Boussinesq solvers in One Space Dimension¶
Warning
Not yet incorporated in clawpack master branch or releases.
As of Version 5.10.0 (?), the geoclaw repository contains some code for solving problems in one space dimension, as described more generally in GeoClaw in One Space Dimension. This code also supports two different sets of dispersive Boussinesq equations that have been used in the literature to better model wave propagation in situations where the wavelength is not sufficiently long relative to the fluid depth for the shallow water equation approximation to be accurate.
These Boussinesq equations are still depth-averaged equation with the same conserved quantities (fluid depth h and momentum hu in 1d), but the equations contain higher order derivative terms and so they are no longer hyperbolic. The equations implemented include third-order derivatives with respect to txx. However, the implementations proceed by alternating steps with the shallow water equations and the solution of elliptic equations that involve only second-order derivatives in xx.
The SGN equations¶
The recommended set of equations to use are a modification of the Serre-Green-Naghdi (SGN) equations with the addition of a parameter alpha suggested by Bonneton et al. Both the 1d and 2d versions of these equations and their GeoClaw implementation are discussed in [BergerLeVeque2023]. Setting alpha = 1 gives the original SGN equations, but alpha = 1.153 is recommended since it gives a better approximation to the linear dispersion relation of the Airy solution to the full 3d problem.

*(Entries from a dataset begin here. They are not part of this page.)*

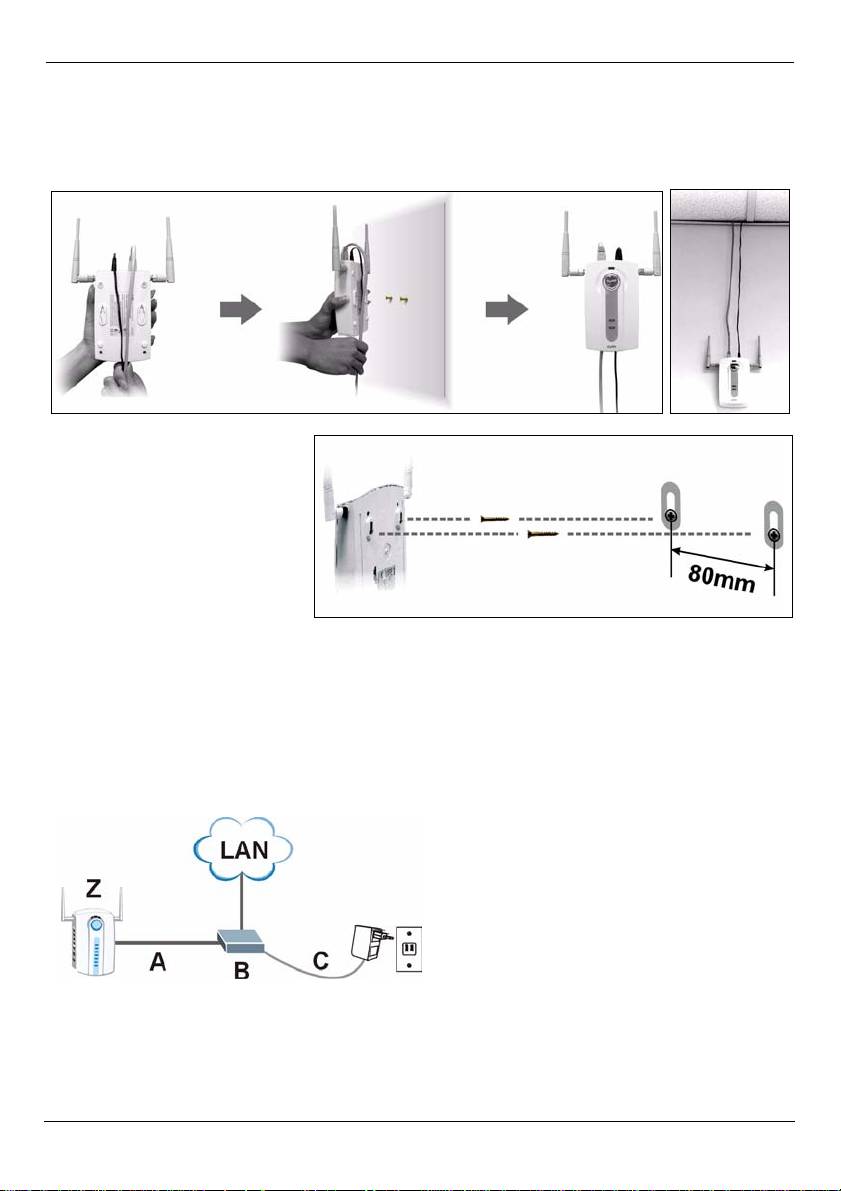 80mm

LAN

Z

A

B

C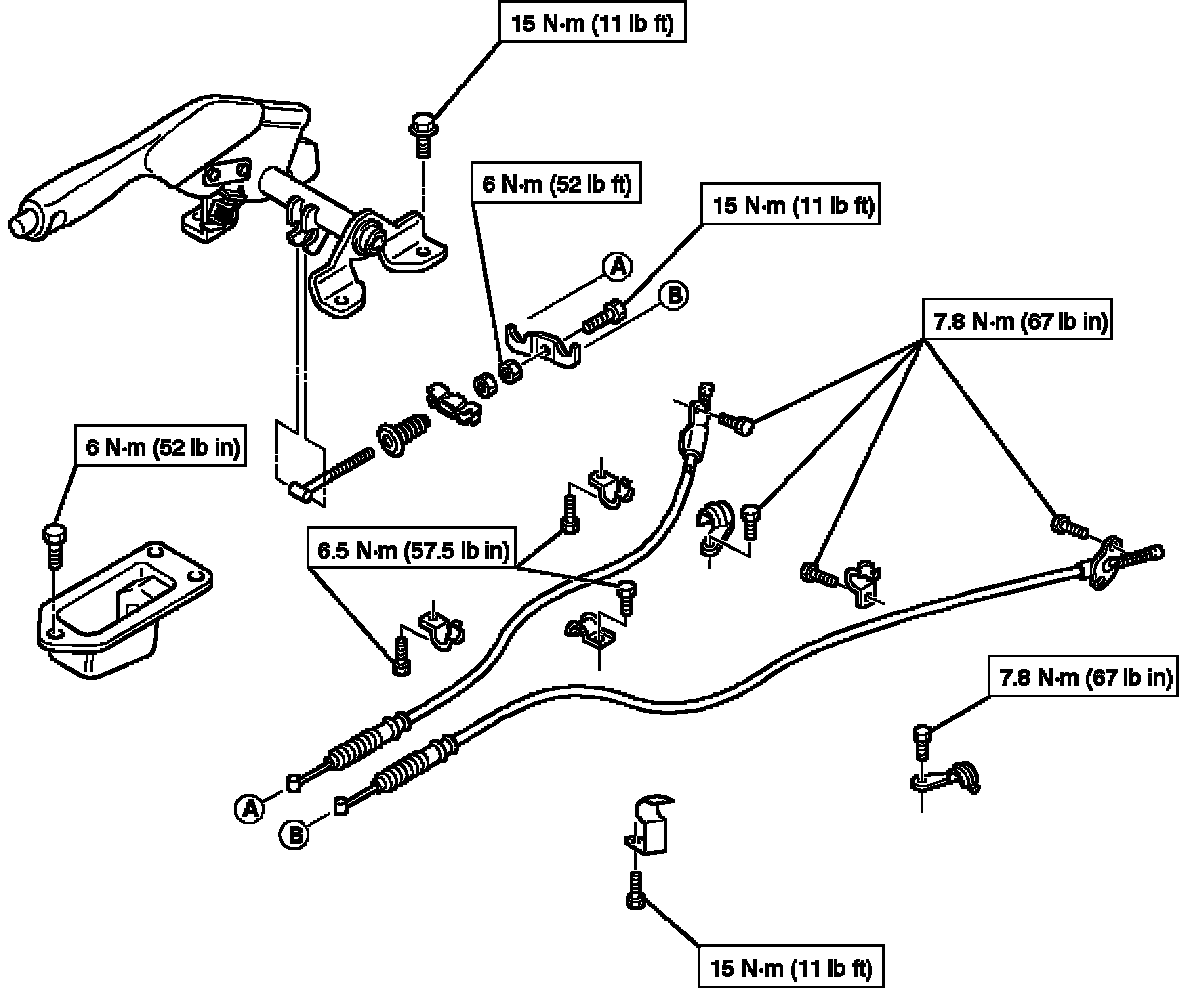 15 N·m (11 lb ft)

6 N·m (52 lb ft)

15 N·m (11 lb ft)

A

B

7.8 N·m (67 lb in)

6 N·m (52 lb in)

6.5 N·m (57.5 lb in)

7.8 N·m (67 lb in)

A

B

15 N·m (11 lb ft)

The Madsen-Sorensen (MS) equations¶
These equations also give a good approximation to the linear dispersion relation of the Airy solution when the parameter beta = 1/15 is used. These equations were used in an earlier GeoClaw implementation known as BoussClaw. These have been reimplemented in GeoClaw more recently, including a 2d implementation that allows the use of AMR. However, extensive tests with these equations have revealed some stability issues, particularly in the case of AMR, which have also been reported by others. The 1d MS implementation is included in GeoClaw but it is generally not recommended except for those interested in comparing different formulations and perhaps further investigating the stability issues.
Using the 1d Boussinesq code¶
As in the 1d shallow water implementation, general mapped grids can be used, but AMR is not supported in 1d. The plane wave (coordinate_system == 1) and planar radial (coordinate_system == -1) versions of the Boussinesq equations are both implemented. The axisymmetric version on the sphere (coordinate_system == 2) is not yet implemented.

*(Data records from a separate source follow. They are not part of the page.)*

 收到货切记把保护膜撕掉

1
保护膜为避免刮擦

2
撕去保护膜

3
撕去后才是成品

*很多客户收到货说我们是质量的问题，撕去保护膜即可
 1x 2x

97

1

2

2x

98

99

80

Specifying topo and dtopo files is identical to what is described for GeoClaw in One Space Dimension.
Some things that must change:
See the examples with names like $CLAW/geoclaw/examples/1d/bouss_* for some sample code that can be modified for other problems.
Makefile¶
A different Makefile is required for applications to use code from both the $CLAW/geoclaw/src/1d/shallow and $CLAW/geoclaw/src/1d/bouss libraries.
Solving the Boussinesq equations requires solving an elliptic equation each time step, by setting up and solving a tridiagonal linear system of equations. LAPACK is used for this, and the Makefile requires FFLAGS to include -llapack -lblas or explicit pointers to these librarires on your computer. Alternatively, the file $CLAW/geoclaw/src/1d/bouss/lapack_tridiag.f contains the necessary soubroutines from lapack and the blas and so you can add this to the list of SOURCES in the Makefile. See e.g. $CLAW/geoclaw/src/1d/examples/bouss_wavetank_matsuyama/Makefile for an example.
OpenMP is not used in the 1d codes, so there is no need to compile with these flags. For more about FFLAGS and suggested settings for debugging, see FFLAGS environment variable.
setrun.py¶
Some additional parameters must be added to setrun.py, typically set as follows:
from clawpack.geoclaw.data import BoussData1D
rundata.add_data(BoussData1D(),'bouss_data')
rundata.bouss_data.bouss = True
rundata.bouss_data.equations = 2 # for SGN (recommended, or 1 for MS)
rundata.bouss_data.deepBouss = 5. # depth (meters) to switch to SWE
The rundata.bouss_data object has attributes:
bouss_equations (int): Which equation set to use (0 for SWE, 1 for MS, 2 for SGN).
bouss_min_depth (float): water depth at which to switch from Boussinesq to SWE.
The latter parameter is needed because in very shallow water, and for modeling onshore inundation, the Boussinesq equations are not suitable. So some criterion is needed to drop these correction terms and revert to solving SWE near shore. Many different approaches have been used in the literature. So far we have only implemented the simplest common approach, which is to revert to SWE in any grid cell where the initial water depth (at the initial time) is less than bouss_min_depth.